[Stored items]
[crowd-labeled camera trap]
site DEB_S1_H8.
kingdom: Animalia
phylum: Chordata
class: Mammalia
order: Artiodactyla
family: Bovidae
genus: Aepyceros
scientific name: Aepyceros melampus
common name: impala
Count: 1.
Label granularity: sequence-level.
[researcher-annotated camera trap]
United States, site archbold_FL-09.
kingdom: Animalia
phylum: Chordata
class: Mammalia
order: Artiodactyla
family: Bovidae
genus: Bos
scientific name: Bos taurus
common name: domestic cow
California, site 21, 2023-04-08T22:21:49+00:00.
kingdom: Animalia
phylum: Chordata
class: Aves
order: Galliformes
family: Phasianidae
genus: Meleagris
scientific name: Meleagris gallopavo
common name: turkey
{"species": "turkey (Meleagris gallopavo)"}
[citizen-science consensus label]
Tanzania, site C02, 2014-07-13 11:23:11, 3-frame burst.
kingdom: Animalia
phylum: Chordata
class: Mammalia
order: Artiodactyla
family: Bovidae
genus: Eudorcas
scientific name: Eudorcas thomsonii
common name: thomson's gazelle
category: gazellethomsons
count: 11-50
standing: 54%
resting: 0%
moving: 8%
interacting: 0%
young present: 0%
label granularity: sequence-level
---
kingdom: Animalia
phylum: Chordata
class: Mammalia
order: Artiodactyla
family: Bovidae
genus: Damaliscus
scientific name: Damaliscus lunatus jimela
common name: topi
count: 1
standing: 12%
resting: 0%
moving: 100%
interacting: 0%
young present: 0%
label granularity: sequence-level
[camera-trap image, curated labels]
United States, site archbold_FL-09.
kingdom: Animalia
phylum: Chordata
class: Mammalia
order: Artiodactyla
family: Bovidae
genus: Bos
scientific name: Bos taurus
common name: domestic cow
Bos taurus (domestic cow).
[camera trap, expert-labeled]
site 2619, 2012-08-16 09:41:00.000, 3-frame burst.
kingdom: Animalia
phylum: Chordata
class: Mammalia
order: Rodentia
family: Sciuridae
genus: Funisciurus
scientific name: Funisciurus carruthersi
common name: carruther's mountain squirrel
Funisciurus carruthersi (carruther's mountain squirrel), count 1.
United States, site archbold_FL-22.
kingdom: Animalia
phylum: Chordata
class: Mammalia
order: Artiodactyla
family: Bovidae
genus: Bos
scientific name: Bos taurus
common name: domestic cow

- **PROBLEM REQUIREMENTS**:
Repeat the data above in full, word for word.

- **YOUR RESPONSE**:
[crowd-labeled camera trap]
site DEB_S1_H8.
kingdom: Animalia
phylum: Chordata
class: Mammalia
order: Artiodactyla
family: Bovidae
genus: Aepyceros
scientific name: Aepyceros melampus
common name: impala
Count: 1.
Label granularity: sequence-level.
[researcher-annotated camera trap]
United States, site archbold_FL-09.
kingdom: Animalia
phylum: Chordata
class: Mammalia
order: Artiodactyla
family: Bovidae
genus: Bos
scientific name: Bos taurus
common name: domestic cow
California, site 21, 2023-04-08T22:21:49+00:00.
kingdom: Animalia
phylum: Chordata
class: Aves
order: Galliformes
family: Phasianidae
genus: Meleagris
scientific name: Meleagris gallopavo
common name: turkey
{"species": "turkey (Meleagris gallopavo)"}
[citizen-science consensus label]
Tanzania, site C02, 2014-07-13 11:23:11, 3-frame burst.
kingdom: Animalia
phylum: Chordata
class: Mammalia
order: Artiodactyla
family: Bovidae
genus: Eudorcas
scientific name: Eudorcas thomsonii
common name: thomson's gazelle
category: gazellethomsons
count: 11-50
standing: 54%
resting: 0%
moving: 8%
interacting: 0%
young present: 0%
label granularity: sequence-level
---
kingdom: Animalia
phylum: Chordata
class: Mammalia
order: Artiodactyla
family: Bovidae
genus: Damaliscus
scientific name: Damaliscus lunatus jimela
common name: topi
count: 1
standing: 12%
resting: 0%
moving: 100%
interacting: 0%
young present: 0%
label granularity: sequence-level
[camera-trap image, curated labels]
United States, site archbold_FL-09.
kingdom: Animalia
phylum: Chordata
class: Mammalia
order: Artiodactyla
family: Bovidae
genus: Bos
scientific name: Bos taurus
common name: domestic cow
Bos taurus (domestic cow).
[camera trap, expert-labeled]
site 2619, 2012-08-16 09:41:00.000, 3-frame burst.
kingdom: Animalia
phylum: Chordata
class: Mammalia
order: Rodentia
family: Sciuridae
genus: Funisciurus
scientific name: Funisciurus carruthersi
common name: carruther's mountain squirrel
Funisciurus carruthersi (carruther's mountain squirrel), count 1.
United States, site archbold_FL-22.
kingdom: Animalia
phylum: Chordata
class: Mammalia
order: Artiodactyla
family: Bovidae
genus: Bos
scientific name: Bos taurus
common name: domestic cow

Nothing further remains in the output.